“Do you think RV is dying? It’s just beginning, ” the company’s response to alarms about the state of the industry kicks off.
After the publication of Digital Trends on the decline in the sale of viewers, which uses the Amazon store as a source, HTC has published a blog post in which they explain why the alarms that usually jump every year on the so-called” death of virtual reality ” are greatly exaggerated.
The company values the analysts ‘ insights, but critically looks at how they tend to reach those conclusions, as they typically don’t take the following points into account. The first is that consumer VR kicked off in 2015 with devices like Gear VR and Cardboard, which used to come as gifts with phones, but that’s not happening as often anymore, and the experience they offer often falls short of consumer expectations. The second is that the main players of what they call Premium VR have not yet shared official sales figures. The third is that analysts do not predict a turning point based on hardware improvements (resolution, fewer cables, etc.) and the arrival of more titles. And the last of them is about the increase in VR investment that companies are making, especially in entertainment outside the home (arcades) and training.
Sales of HTC Vive on Amazon during the last three months.
As for the case of the fall in sales of Amazon, the Taiwanese company points out that, since Vive (the standard) has had for weeks the highest rate of sales ever achieved, the product has been exhausted, and hence the decline. “For a consumer electronics product in its third year, this continuous trajectory is almost unknown. However, do not worry: we are increasing the production of the original VIVE and the units will continue to arrive in the coming weeks,” they say.
Income distribution for the first quarter of 2018.
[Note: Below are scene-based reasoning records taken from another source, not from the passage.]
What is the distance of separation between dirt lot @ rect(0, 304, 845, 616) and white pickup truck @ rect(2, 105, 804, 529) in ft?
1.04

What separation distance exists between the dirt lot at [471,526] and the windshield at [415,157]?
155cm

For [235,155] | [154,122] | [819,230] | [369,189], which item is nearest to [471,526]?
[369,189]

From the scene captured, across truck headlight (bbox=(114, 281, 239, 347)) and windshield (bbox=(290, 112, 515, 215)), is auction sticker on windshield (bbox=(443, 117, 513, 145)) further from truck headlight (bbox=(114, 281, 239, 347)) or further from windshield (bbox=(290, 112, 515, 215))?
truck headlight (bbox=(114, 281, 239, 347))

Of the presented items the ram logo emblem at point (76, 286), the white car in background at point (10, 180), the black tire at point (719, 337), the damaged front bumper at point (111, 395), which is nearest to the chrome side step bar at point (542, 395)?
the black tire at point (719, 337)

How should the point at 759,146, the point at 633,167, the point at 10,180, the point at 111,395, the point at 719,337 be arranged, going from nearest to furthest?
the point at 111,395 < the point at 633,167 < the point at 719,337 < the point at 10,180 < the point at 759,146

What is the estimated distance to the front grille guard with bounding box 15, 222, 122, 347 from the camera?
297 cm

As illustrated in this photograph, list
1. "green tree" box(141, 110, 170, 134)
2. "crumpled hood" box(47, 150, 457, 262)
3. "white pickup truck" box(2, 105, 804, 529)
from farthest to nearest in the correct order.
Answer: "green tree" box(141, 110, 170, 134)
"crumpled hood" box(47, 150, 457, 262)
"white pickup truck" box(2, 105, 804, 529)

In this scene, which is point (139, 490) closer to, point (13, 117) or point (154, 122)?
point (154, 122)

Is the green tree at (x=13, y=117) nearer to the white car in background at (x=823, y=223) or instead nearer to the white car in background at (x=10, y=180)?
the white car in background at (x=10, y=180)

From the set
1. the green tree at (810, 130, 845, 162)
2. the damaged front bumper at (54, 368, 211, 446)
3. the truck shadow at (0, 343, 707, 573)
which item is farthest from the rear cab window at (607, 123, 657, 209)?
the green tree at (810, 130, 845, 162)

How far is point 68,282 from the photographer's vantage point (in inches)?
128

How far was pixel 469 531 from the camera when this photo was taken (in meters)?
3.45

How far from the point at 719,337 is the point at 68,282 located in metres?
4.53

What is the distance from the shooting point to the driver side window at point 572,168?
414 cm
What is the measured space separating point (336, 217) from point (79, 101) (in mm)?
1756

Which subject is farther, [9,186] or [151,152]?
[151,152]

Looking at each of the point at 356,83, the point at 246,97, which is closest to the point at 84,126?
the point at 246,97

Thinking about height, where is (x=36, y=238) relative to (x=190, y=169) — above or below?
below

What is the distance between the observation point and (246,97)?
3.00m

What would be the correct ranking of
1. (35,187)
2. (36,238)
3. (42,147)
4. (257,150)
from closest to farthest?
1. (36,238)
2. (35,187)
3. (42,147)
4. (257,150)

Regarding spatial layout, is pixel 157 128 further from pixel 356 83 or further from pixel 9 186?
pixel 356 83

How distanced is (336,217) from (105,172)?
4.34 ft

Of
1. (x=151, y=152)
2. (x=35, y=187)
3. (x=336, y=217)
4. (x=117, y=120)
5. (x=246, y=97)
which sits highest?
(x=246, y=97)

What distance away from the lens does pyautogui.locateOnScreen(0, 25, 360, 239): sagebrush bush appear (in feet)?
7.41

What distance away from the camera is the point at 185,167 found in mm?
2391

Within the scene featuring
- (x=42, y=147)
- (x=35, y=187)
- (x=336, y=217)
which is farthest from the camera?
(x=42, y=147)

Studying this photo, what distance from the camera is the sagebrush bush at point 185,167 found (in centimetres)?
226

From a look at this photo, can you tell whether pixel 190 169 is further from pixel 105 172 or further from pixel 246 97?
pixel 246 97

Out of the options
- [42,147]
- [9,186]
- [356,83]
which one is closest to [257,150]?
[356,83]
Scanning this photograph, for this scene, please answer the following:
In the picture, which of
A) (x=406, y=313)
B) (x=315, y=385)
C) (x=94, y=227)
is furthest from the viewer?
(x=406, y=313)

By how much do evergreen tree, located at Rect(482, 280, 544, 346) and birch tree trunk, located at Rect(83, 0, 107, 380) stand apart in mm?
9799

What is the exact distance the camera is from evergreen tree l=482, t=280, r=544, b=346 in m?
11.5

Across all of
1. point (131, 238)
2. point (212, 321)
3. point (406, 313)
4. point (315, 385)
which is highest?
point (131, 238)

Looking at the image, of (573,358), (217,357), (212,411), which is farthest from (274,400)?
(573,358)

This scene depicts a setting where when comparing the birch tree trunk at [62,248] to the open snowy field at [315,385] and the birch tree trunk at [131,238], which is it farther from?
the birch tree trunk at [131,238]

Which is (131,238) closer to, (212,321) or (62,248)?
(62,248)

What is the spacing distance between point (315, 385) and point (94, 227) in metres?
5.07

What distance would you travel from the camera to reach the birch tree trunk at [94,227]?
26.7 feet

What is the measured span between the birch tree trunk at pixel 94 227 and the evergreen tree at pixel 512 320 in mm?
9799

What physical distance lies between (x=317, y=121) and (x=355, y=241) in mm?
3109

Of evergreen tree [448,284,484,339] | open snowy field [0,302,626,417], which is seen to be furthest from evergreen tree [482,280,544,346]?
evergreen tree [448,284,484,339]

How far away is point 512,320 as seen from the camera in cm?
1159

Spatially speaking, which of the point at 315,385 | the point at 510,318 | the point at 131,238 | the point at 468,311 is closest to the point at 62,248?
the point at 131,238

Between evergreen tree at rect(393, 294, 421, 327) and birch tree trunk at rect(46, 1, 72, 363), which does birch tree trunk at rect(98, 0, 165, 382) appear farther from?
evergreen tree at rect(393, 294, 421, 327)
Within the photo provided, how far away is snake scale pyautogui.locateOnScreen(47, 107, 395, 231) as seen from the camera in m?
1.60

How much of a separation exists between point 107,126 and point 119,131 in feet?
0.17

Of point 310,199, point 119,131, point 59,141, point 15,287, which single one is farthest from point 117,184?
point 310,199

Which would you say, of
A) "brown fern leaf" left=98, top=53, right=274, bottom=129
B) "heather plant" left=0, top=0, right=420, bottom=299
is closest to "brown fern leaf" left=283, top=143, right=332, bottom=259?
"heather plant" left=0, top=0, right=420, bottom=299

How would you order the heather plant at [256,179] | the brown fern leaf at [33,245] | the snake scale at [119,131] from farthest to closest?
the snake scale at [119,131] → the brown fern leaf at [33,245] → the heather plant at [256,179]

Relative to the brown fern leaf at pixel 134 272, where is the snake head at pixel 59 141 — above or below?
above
HTC also emphasizes that not only units are important, but also ensuring a long-term growth path for customers and their company. Related to this, they share that the approach of the firm IDC, which takes into account the revenues generated, seems more correct. “Which means our investments are paying off for consumers and businesses. It means that customers have more to do with their viewers and it means that companies see the way to make money themselves. It’s exactly where we want to be, ” they explain.
Speaking of the growth itself of the industry, they point out that” these things take time”, and that when people begin to understand the possibilities of the medium, word of mouth will grow and with it the sales trajectory. Finally, they highlight that their standalone Vive Focus, which will arrive this year in the West, is the number one in China and that their WaveVR platform is being used by four other autonomous viewers.